» TAREFA A
Reescreva em forma de lista o parágrafo do trecho abaixo que começa com "Por Moçambique ter sido colonizado", mantendo os fatos principais.
» TAREFA B
Prossiga o texto sobre a colonização de Moçambique a partir do ponto em que ele para, por favor.

» TRECHO
────────────────────
Por Josué Bila
São Paulo, Setembro de 2023
O continente africano, em decorrência da escravatura, colonização e, mais recentemente, independências, as quais resultaram em Estados “soberanos”, foi introduzido à modernidade global ocidental, ainda que mantenha parte de suas cosmologias e cosmovisões, o que aqueles sem sagacidade conceitual costumam chamar de tradições.
Os colonizadores, porque provinham de cosmovisões, filosofias políticas e padrões econômicos diferentes e desiguais, impuseram certos valores às sociedades colonizadas, razão pela qual, sem entrar em detalhes etnográficos, os comportamentos entre moçambicanos e zimbabweanos, por exemplo, apresentam algumas diferenças, igualmente dos impérios colonizadores. No geral, as elites e mesmo as classes médias dos países anglófonos apresentam rendimentos sofisticados e superiores, se comparados aos lusófonos. Mesmo aqui, no continente americano, as mentalidades das elites americanas e brasileiras apresentam diferenças substanciais na organização social, política e econômica. O que salva o Brasil da “maldição portuguesa”, se comparado às ex-colônias lusas em África, é talvez porque as suas elites simbolicamente se distanciaram de Portugal, e mesmo nas piadas locais, bem popularizadas, “os portugueses são burros”. A elite moçambicana, com a sua consagrada “Bíblia lusófona”, popularmente conhecida como José Maria Relvas, jamais ousaria assim adjetivar o seu dono assimilacionista não somente porque incorreria em insultos racistas contra um grupo populacional europeu, mas porque a sua maior “escada civilizacional moderna” é proveniente das ondas ibéricas. Aliás, o Brasil lava a “maldição portuguesa” se associando com americanos do Norte e outros europeus da Itália, França e ao Norte.
Por Moçambique ter sido colonizado pelas elites ibéricas apresenta certas características sociais e econômicas, as quais, mesmo que não as explore devidamente, mobilizam certos comportamentos na política e na sociedade. Há um aspecto de que muitos intelectuais e acadêmicos se furtam a explorar, relativo à religião dos colonizadores. As elites ibéricas trouxeram o catolicismo e todas as suas perversidades religiosas, a título de exemplo, a introdução de uma multifacetada carga de panteões em quem se deve prostrar, dependendo da aflição dos suplicantes. Lembremos que o catolicismo foi a primeira instituição indutora das perversidades no cristianismo primitivo e simples, ao introduzir privilégios políticos e outras regalias na vida das lideranças religiosas. A perversidade católica também se desdobra no facto de que o catolicismo pressupõe o esmagamento do monoteísmo milenar, que caracteriza(va) a cosmovisão judaico-cristã, a qual foi resgatada pela Reforma da Igreja, secundado pelo desenvolvimento das instituições democráticas, capitalistas e educacionais – as sociedades que se deixaram avassalar pelo protestantismo erradicaram o analfabetismo e universalizaram a educação, como política pública, enquanto na maioria das católicas a educação primava nas elites e nas classes médias, reprodutoras do status quo.
────────────────────
» DADOS ARMAZENADOS
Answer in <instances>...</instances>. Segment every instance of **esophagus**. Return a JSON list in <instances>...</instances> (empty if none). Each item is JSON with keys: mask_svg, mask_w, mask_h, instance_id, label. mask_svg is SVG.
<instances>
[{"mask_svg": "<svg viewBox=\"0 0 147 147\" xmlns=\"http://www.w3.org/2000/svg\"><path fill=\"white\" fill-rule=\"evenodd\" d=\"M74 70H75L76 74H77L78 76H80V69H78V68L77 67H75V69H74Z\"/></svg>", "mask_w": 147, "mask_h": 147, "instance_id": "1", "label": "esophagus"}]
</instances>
────────────────────
» RESULTADO DA TAREFA A
- Colonizado pelas elites ibéricas, Moçambique apresenta certas características sociais e econômicas que mobilizam comportamentos na política e na sociedade.
- Muitos intelectuais e acadêmicos se furtam a explorar a religião dos colonizadores.
- As elites ibéricas trouxeram o catolicismo, com uma multifacetada carga de panteões diante dos quais os suplicantes se prostram conforme a sua aflição.
- O catolicismo foi a primeira instituição a introduzir perversidades no cristianismo primitivo e simples, ao conceder privilégios políticos e outras regalias às lideranças religiosas.
- O catolicismo também pressupõe o esmagamento do monoteísmo milenar da cosmovisão judaico-cristã. Esse monoteísmo foi resgatado pela Reforma da Igreja, seguida pelo desenvolvimento das instituições democráticas, capitalistas e educacionais.
- As sociedades protestantes erradicaram o analfabetismo e universalizaram a educação como política pública. Na maioria das católicas, a educação ficou restrita às elites e às classes médias, reprodutoras do status quo.

» RESULTADO DA TAREFA B
Enquanto outras colónias e povoamentos britânicos ganhavam as suas independências, com elites pretas educadas nos sistemas de educação de qualidade, Portugal, em Moçambique, dos anos 1950 a 1960, tinha apenas um terço de portugueses (brancos) que sabia ler e escrever, segundo Joseph Hanlon e Teresa Smart (Há mais bicicletas – mas há desenvolvimento?), com uma religião católica subdesenvolvida e uma mentalidade econômica do compadrio e da enxada. Aliás, além desses fatores, Portugal mandava para as suas colônias africanas os piores de seus babaquaras, provindos de regiões campestres, os quais dominavam a manipulação das enxadas e não das máquinas e nem das técnicas da revolução industrial. O colonato de Lionde, em Chokwe, na província moçambicana de Gaza, recebeu esse exemplo de colonizadores rafeiros e grosseiros, de baixo estirpe humano, sertanejos e desdentados, provincianos e sarrafaçais, otários e babacas, como se pode depreender num documentário da RTP intitulado “A segregação racial nas antigas colônias africanas de Portugal”. Aliás, o descendente de portugueses e advogado Albano Silva, no mesmo documentário, revela que, dada à estratificação e do peso das hierarquias sociais, a maioria dos lusitanos era de “terceira categoria”, até ao ponto de a sua própria mãe, a qual vivia em Lionde, em casos de boleia, ficava na carroceria e não no assento ao lado dos condutores portugueses. No mesmo documentário, um português, de cosmovisão babaquara, salientou que estava feliz, porque finalmente pegaria as “tetas das pretas”. O sociólogo Boaventura de Sousa Santos (no livro Pela mão de Alice) escreve que os viajantes e estudiosos da Europa do Norte adjetivavam os portugueses de “primitivos” e “selvagens”, em decorrência dos seus baixos padrões éticos e civilizacionais.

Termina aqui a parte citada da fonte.